Benefits of technology

[0023] An object of the present invention is to provide an intraluminal device having advantages in one or more of the above respects for implantation in a blood vessel having an aneurysm in order to treat the aneurysm. Another object of the invention is to provide such an intraluminal device particularly useful for implantation in a blood vessel having an aneurysms at or proximate to one or more perforating vessels and / or a bifurcation leading to a branch vessel such as to reduce the blood flow to the aneurysms while still maintaining patency in the perforating and / or branch vessels.

[0024] Another object of the invention is to provide an implantable intraluminal device for treating aneurysms in the intracranial vasculature that is sufficiently flexible and pliable so that it can be delivered easily to an intracranial site, deployed accurately, and then left in position to accomplish its purpose.

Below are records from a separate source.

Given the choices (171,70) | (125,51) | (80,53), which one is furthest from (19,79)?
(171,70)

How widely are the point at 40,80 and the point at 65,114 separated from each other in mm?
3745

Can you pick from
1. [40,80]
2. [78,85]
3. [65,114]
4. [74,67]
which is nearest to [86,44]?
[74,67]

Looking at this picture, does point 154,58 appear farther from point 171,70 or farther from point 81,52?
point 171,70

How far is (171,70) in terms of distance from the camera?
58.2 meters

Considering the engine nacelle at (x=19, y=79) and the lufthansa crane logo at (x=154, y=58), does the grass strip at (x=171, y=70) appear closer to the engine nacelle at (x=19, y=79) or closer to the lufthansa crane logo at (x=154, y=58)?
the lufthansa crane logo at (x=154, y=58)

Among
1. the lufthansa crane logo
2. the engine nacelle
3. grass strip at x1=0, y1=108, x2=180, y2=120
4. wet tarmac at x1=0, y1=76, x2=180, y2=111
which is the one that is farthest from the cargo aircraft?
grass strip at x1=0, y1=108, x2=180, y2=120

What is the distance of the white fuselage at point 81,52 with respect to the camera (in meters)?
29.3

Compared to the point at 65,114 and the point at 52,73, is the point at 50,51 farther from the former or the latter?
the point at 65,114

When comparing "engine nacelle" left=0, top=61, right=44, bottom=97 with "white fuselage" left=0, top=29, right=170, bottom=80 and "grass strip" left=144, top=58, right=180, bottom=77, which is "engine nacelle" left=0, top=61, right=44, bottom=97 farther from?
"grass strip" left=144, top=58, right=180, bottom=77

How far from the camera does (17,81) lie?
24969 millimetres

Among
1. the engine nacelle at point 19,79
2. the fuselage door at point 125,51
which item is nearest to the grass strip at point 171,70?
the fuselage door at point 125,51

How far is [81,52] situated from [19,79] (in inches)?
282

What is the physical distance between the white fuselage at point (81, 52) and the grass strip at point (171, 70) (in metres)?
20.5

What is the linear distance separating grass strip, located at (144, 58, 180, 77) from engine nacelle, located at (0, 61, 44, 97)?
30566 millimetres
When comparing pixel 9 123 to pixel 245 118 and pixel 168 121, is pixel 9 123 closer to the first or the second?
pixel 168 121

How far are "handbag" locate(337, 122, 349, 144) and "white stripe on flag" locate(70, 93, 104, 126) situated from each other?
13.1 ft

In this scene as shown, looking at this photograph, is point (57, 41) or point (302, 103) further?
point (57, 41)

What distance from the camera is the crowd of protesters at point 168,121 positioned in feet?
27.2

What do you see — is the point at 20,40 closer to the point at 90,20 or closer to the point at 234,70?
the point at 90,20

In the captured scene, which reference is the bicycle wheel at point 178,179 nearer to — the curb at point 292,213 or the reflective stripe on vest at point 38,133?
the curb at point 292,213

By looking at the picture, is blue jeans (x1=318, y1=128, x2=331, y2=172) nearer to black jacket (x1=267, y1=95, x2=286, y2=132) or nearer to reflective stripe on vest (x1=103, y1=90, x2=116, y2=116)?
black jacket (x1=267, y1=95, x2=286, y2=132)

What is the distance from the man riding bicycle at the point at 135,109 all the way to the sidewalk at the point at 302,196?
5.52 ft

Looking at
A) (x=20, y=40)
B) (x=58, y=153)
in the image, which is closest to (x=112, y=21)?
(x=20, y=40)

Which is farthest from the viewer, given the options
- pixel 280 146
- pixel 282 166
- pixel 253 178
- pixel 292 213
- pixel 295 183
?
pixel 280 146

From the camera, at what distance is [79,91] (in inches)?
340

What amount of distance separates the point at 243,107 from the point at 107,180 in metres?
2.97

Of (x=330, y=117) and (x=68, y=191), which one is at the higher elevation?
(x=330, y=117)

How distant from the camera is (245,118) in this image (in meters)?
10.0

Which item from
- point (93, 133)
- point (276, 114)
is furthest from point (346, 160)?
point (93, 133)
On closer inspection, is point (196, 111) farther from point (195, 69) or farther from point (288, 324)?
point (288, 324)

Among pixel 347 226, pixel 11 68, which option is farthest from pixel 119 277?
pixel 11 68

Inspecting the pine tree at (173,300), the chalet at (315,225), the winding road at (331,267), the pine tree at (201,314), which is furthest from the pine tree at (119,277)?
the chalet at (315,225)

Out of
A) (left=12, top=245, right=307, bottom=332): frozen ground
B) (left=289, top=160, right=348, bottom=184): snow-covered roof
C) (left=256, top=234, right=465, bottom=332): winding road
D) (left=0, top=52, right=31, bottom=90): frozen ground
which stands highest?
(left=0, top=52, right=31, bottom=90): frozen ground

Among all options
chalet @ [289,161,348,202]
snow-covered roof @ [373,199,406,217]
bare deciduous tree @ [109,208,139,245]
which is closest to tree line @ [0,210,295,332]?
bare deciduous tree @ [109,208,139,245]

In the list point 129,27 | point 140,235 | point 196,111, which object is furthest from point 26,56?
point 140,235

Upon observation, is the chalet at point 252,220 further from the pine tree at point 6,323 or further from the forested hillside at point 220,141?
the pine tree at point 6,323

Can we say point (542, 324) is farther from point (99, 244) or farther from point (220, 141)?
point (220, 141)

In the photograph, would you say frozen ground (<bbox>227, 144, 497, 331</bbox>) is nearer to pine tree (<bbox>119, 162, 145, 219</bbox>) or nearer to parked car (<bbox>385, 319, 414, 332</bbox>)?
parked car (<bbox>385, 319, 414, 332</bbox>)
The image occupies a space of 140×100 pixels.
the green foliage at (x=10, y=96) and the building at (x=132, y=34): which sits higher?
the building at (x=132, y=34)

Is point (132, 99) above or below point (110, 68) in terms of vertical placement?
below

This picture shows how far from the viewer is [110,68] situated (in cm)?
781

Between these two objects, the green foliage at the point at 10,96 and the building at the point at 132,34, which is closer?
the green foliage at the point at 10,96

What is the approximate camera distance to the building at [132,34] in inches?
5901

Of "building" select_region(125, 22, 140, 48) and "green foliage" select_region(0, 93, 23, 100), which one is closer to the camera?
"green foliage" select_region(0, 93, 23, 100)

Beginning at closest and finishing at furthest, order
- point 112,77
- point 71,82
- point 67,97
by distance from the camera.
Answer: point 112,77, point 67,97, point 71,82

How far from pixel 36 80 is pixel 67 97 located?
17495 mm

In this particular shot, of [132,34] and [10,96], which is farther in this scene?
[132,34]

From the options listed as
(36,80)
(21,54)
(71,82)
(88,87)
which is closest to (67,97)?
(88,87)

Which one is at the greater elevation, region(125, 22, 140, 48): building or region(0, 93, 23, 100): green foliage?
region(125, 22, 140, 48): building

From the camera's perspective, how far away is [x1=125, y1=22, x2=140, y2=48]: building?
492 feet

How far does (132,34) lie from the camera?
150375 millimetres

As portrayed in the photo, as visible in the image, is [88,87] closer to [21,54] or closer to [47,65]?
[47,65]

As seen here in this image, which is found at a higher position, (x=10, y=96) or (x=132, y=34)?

[0026] According to the present invention, there is provided an intraluminal device implantable in a blood vessel having an aneurysm therein in the vicinity of a perforating vessel, and / or of a bifurcation leading to a branch vessel, the device comprising: a mesh-like tube of bio-compatible material having an expanded condition in which the tube diameter is slightly larger than the diameter of the blood vessel in which it is to be implanted, and the tube length is sufficient to straddle the aneurysm and to be anchored to the blood vessel on the opposite sides of the aneurysm; the mesh-like tube also having a contracted condition wherein it is sufficiently flexible so as to be easily manipulatable through the blood vessel to straddle the aneurysm; the mesh-like tube, in its expanded condition, having a porosity index of 55%-80% such as to reduce the flow of blood through a wall of the mesh-like tube to the aneurysm sufficiently to decrease the possibility of rupture of the aneurysm but not to unduly reduce the blood flow to a perforating or branch vessel to the degree likely to cause significant damage to tissues supplied with blood by such perforating or branch vessel.

[0027] Experimental evidence indicates that patency can be maintained and ischemia and infarction can be prevented if less than 50% of the ostial diameter is occluded [6].

[0033] Also in the described preferred embodiments, the filaments, or at least most of them, are of circular cross-section and have a diameter of 10-60 .mu.m, preferably 20-40 .mu.m. The filaments could also be of non-circular cross-section, such as of square or rectangular cross-section, in which case it is preferred that they have a circumference of 40-180 .mu.m. It is also possible to use combination of several filament diameters and filament materials in one device to achieve structural stability and / or desired radio-opacity characteristic. Preferably the braid is formed of 24-144 filaments, more preferably 62-120 filaments. The filaments may be of a suitable bio-compatible material, metal or plastic, and may include a drug or other biological coating or cladding.

[0035] As will be described more particularly below, intraluminal devices constructed in accordance with the foregoing features show great promise in the treatment of aneurysms in general, and brain aneurysms in particular, since they are relatively easily manipulatable through the blood vessel to the implantation site, and when deployed in their expanded condition in the implantation site, they reduce the flow of blood to the aneurysm sufficiently to decrease the possibility of rupture thereof, while maintaining patency in any perforating or branch vessels in the vicinity of the aneurysm.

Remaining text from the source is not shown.